Note: This piece originally appeared in Spanish by the Fundación para el Debido Proceso (DPLf), is a D.C.-based organization which promotes the rule of law in Latin America. Estefania Medina and Adriana Greaves are lawyers and co-founders of TOJIL, Estrategia contra la Impunidad.
To read the original piece, click here.
On September 15, Mexican President Andrés Manuel López Obrador sent a proposal to Congress on whether former presidents should be investigated and sanctioned for possible past crimes.
However, this proposal was unnecessary because the Mexican Constitution as well as the General Prosecution of the Republic and district prosecutions, are obliged to investigate when they know about a possible crime. Filing a criminal complaint is enough to initiate such investigations.
Although a referendum is not mandatory to commence investigations, the constitutional procedure to open it indicates that, once 33 percent of any of the congressional chambers, two percent of the electoral register, or the president accepts it, the Congress of the Union must send it to the Supreme Court of Justice to decide on the constitutionality.
The Supreme Court analyzes two issues: first, as previously mentioned, it reviews whether the subject is legal or prohibited by Article 35 of the Constitution. Secondly, the Court verifies that the question derives directly from the referendum’s subject: it must not be biased, must employ a neutral and understandable language, and must be posed in a categorical form—meaning, a positive or negative reply.
What happened during the Supreme Court plenary session on October 1?
The Supreme Court, unprecedentedly, ruled in favor of the constitutionality of the president’s referendum, in a six to five vote. This is a controversial decision because the Constitution explicitly establishes that popular consultations involving “restrictions of human rights and guarantees recognized in the Constitution and international treaties” are not appropriate.
Prior to the session, Minister Luis María Aguilar made a draft consultation that proposed to declare the president’s referendum unconstitutional based on five arguments:
- It conditions the effectiveness and validity of human rights.
- It puts the rights of victims at risk.
- It is contrary to the presumption of innocence and due process.
- It restricts the protection of rights since the investigation and punishment of crimes is an exclusive function of the Mexican state that cannot be subject to popular decision.
- The referendum violates the principle of equality.
The project was legally bulletproof and the referendum seemed likely to be found to contradict the Constitution. Nonetheless, beyond the result itself, the most worrying component was the session, which was led by six ministers—chaired by Minister President Arturo Zaldívar—who based their favorable opinions on political (not judicial) arguments. This resulted in a strange resolution because, although they declared the referendum to be constitutional, they also completely re-drafted the question. Evidently, the original question posed by the president did not pass the constitutional review. The new question is listed as the following:
“Do you agree or not that the necessary actions be carried out, in accordance with the constitutional and legal framework, to undertake a process of clarification of the political decisions made in recent years by political actors aimed at guaranteeing justice and the rights of potential victims?”

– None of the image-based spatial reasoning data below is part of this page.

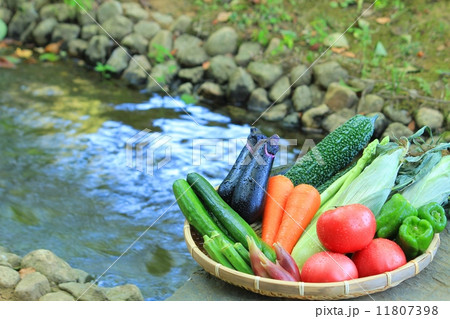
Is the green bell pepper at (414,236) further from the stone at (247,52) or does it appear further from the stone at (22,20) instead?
the stone at (22,20)

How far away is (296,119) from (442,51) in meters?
1.47

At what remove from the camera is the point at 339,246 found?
1.84m

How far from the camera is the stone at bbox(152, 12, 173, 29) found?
623 centimetres

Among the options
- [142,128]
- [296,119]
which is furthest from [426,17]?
[142,128]

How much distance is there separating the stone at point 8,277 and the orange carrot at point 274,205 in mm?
1186

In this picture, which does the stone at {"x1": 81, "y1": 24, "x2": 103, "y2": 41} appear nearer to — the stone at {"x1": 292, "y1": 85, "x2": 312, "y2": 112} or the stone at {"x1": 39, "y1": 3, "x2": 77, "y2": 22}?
the stone at {"x1": 39, "y1": 3, "x2": 77, "y2": 22}

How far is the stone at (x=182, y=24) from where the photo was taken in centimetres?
607

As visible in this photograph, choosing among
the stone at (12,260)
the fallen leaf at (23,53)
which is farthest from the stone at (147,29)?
the stone at (12,260)

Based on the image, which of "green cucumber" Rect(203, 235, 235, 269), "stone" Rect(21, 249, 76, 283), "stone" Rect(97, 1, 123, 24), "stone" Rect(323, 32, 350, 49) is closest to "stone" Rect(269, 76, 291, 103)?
"stone" Rect(323, 32, 350, 49)

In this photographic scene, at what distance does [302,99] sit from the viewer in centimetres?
516

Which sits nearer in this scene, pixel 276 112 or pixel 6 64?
pixel 276 112

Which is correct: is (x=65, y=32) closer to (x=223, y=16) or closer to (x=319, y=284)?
(x=223, y=16)

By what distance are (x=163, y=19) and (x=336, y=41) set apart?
1.96 m

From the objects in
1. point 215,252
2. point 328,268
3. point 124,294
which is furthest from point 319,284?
point 124,294
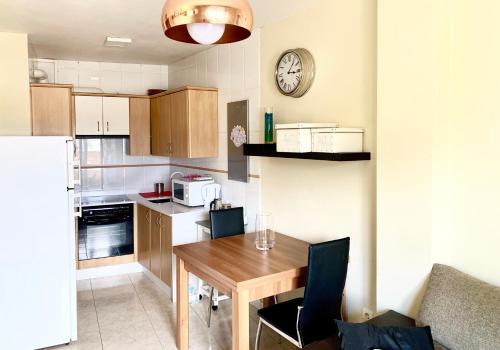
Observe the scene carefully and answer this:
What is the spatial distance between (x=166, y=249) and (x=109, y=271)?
1136mm

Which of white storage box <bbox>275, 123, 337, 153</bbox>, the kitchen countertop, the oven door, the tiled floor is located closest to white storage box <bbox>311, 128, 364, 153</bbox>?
white storage box <bbox>275, 123, 337, 153</bbox>

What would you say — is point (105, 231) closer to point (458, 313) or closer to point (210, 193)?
point (210, 193)

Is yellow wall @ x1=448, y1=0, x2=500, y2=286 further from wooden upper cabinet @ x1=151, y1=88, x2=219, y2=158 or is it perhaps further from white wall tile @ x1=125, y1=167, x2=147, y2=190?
white wall tile @ x1=125, y1=167, x2=147, y2=190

In addition, the justices declared that the referendum was not binding for justice officials. This is contrary to what is established in the Constitution as it establishes that popular consultations will be binding when 40% of the members of the nominal list—approximately 36 million Mexicans—go to vote.
In spite of the outcome of this referendum and the Supreme Court’s use of legal interpretations mixed with political arguments, we must recognize the other five justices that did not give into the political pressure and denounced the consultation’s unconstitutionality.
What will happen now?
Now that the president’s question has been approved, it is not subject to subsequent modifications, and will be sent to the Congress of the Union. Once approved, it will sanction the referendum call through a decree, and the National Electoral Institution will have to organize the vote. However, there is a foreseeable technical issue relating to the consultation date. Although the Constitution sets the date for the first Sunday of August, the government has set it for June 2021, coinciding with mid-term elections for congressman, 15 governorships, local legislatures, and municipalities.
Moreover, preliminary estimates have shown that the referendum will cost millions of Mexican pesos that could be used to battle the country’s greater social and economic issues. The most worrying issue of this referendum is the vulnerability of the Mexican democratic system when facing the legislative and justice branches, which have proven incapable of obeying the law and the Constitution when it contradicts the presidential mandate. The president’s consultation was unnecessary, unconstitutional, and expensive. We can only hope that this strike against justice does not turn out to be even more costly.